How was Davey able to seduce passing neighbors into such extraordinary moments of vulnerability? What was her secret? Well, before taking up photography she had spent 15 years as a psychotherapist (one of her garden seats resembles a therapist’s couch). So she had well developed interpersonal skills, and an ability to read gesture and expression at a glance. Her transcendentalist outlook probably didn’t hurt the cause. Here is Davey describing her creative process: “As the garden evolved it became an expression of joy, interconnectedness, yearning, sexuality, and defiance. The garden became a metaphor for the human heart itself. Those who entered the garden reflected back to me my history and who I had become. Everyone has a place in our garden. I am the garden. Those who enter are the garden. Without distinction, without separation.” If the explanation feels New Agey, the final proof is in the photo pudding.
Davey’s website includes a 20 minute video meant to accompany the book. It is a wordless collage of film clips showing Davey’s subjects in the process of being photographed. Several portrait subjects appear in both the video and the book. For process-curious fans, they’re a view behind the curtain, the rough equivalent of a magician revealing her secrets. The contrast between film and book is stark. Whereas the final portraits are confident and magisterial, the film sequences are restless and scattered, with blown out light leaks adding a lo-fi touch.
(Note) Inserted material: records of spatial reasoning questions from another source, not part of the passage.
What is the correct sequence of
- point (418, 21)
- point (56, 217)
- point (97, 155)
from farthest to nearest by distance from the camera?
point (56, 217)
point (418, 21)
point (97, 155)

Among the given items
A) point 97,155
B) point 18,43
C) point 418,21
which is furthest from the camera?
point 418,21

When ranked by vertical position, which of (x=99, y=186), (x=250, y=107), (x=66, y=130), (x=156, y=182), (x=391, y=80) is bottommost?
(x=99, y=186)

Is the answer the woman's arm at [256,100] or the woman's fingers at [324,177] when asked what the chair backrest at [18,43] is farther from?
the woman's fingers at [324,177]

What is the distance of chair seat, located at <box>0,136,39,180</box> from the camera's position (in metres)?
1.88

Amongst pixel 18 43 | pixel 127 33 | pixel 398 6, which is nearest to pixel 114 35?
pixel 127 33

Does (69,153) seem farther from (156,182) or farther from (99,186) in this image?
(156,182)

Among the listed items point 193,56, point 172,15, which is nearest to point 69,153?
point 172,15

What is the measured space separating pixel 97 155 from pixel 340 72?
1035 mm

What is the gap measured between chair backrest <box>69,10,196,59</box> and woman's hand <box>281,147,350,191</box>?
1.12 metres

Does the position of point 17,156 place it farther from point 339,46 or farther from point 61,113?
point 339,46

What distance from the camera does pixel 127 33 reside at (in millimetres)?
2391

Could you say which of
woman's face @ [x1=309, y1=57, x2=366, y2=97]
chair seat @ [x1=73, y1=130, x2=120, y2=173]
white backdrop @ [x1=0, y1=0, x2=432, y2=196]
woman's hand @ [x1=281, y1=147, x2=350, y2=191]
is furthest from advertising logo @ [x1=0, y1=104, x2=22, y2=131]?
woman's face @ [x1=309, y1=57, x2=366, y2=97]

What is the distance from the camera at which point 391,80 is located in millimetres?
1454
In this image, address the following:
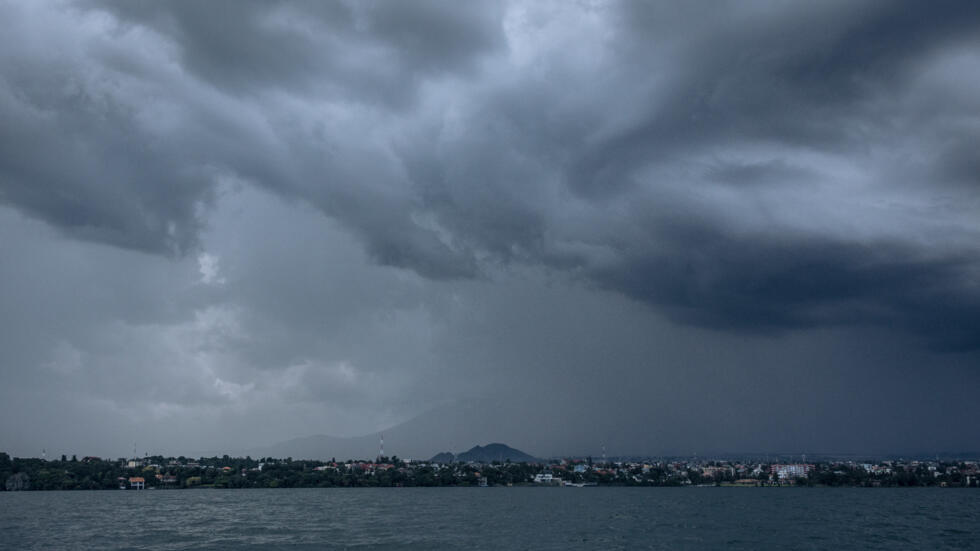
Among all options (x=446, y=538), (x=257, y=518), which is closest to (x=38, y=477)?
(x=257, y=518)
A tattooed man fidgets for minutes in one clip. His feet bounce and his fingers twiddle, as if he can’t decide what to do with his hands or where to look. He’s a million psychic miles from the commanding portrait which appears in the book. In the next clip a group of young people flexes and preens, mingling on the outer verge of photo potential. In another long scene, a young girl struggles to keep a straight face while waiting for Davey to do her business, which seems to be taking for-eeeeev-er. Meanwhile Davey is shown here and there in the video, smiling calmly to herself while she manipulates her hand-held camera. Watching this compilation of raw material shot in real time, her ability to seize the moment feels ineffable. Converting real life into good portraiture requires sensitivity, patience, and a bit of luck. A background in psychotherapy comes in handy too. But even when all these ingredients are blended, the alchemy is mysterious.
After watching the film, Davey’s achievement feels even more impressive. From a flurry of floral and nervous energy, she has plucked yet another solid body of penetrating portraits. The Garden fits naturally into her oeuvre alongside Looking For Alice and Martha. In the broader context of photographing strangers in situ, it slots alongside minor classics like Irina Rozovsky’s In Plain Air (reviewed here), Donavon Smallwood’s Languor (reviewed here), and Judith Joy Ross’ Photographs 1978-2015 (reviewed here). With warmer days on deck, it should provide for pleasant summer browsing.
Collector’s POV: Siân Davey is represented by Michael Hoppen Gallery in London (here). Davey’s work has little secondary market history, so gallery retail remains the best option for those collectors interested in following up.